::: Page :::
Just goes to show how eclectic and educational this forum is.

Barrel sizes for the Tempest were 5.6mm. I haven't fired any weapons, air or other for over 25 years and i wonder what the difference in mv would be between the 5.5 and 5.6, a fair bit I would think.


----------



## johnbaz (Jan 30, 2005)

Mick B said:


> Just goes to show how eclectic and educational this forum is.
> 
> Barrel sizes for the Tempest were 5.6mm. I haven't fired any weapons, air or other for over 25 years and i wonder what the difference in mv would be between the 5.5 and 5.6, a fair bit I would think.


Hi Mick

I tried putting one of those tins of Wasps in my Tempest box and it was too large but an old tin of Webley pellets fits perfectly!! :blink:










Cheers, John


----------



## johnbaz (Jan 30, 2005)

William_Wilson said:


> mel said:
> 
> 
> > Just shows you, I read the title and thought - -
> ...


Ha ha ha!! I have a tennis racquet thingy that takes batteries for flying pests!! It literally cooks them!! :thumbup: I won't go near wasps of Hornets with it though!! I use my Sharps Ace for that fully pumped but with no pellet in!!
:::
** To-do list **
**A)** Return the part of the air pistol forum thread that begins at the words "Ha ha ha!! I" and stops after "no pellet in!!".
**B)** Write the next part of the forum thread about air pistols and pellets, continuing from the point where it ends.
::: Provided data :::
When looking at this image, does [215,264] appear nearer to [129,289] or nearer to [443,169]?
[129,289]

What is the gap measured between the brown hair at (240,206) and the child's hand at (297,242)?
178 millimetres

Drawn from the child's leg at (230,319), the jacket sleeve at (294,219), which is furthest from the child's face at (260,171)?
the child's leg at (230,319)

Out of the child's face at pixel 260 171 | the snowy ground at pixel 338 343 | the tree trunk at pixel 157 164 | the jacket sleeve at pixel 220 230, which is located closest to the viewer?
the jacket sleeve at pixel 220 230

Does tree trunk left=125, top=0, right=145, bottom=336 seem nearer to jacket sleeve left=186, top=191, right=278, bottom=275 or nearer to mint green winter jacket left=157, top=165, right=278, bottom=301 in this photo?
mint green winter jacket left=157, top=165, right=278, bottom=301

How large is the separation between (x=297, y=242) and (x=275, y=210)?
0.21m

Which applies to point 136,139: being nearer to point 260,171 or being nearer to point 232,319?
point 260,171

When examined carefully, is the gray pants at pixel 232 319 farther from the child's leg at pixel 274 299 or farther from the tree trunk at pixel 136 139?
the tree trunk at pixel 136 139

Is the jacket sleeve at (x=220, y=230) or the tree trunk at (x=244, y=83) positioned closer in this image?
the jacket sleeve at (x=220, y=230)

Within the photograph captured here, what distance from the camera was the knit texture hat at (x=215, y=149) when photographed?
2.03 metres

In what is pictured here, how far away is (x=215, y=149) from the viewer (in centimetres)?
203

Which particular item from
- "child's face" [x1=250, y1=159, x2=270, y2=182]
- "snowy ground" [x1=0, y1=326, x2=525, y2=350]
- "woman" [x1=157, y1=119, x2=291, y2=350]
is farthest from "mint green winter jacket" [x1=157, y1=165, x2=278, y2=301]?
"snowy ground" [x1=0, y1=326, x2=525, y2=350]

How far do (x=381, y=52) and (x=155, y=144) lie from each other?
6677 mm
:::
** Answer list **
**A)**
Ha ha ha!! I have a tennis racquet thingy that takes batteries for flying pests!! It literally cooks them!! :thumbup: I won't go near wasps of Hornets with it though!! I use my Sharps Ace for that fully pumped but with no pellet in!!

**B)**
The blast of air spreads the 'orrid yeller so and so's over a large area!! :yes:

This is my Japanese wasp/Hornet destroyer!! :yahoo:










John


----------



## Mick B (Oct 21, 2013)

John what is the metric barrel size stamped on your Tempest? And can I ask, please don't whet my appetite to start another collection.


----------



## johnbaz (Jan 30, 2005)

Mick B said:


> John what is the metric barrel size stamped on your Tempest? And can I ask, please don't whet my appetite to start another collection.


It says 5.6mm which is true .22" I believe (or as close as makes any difference!!)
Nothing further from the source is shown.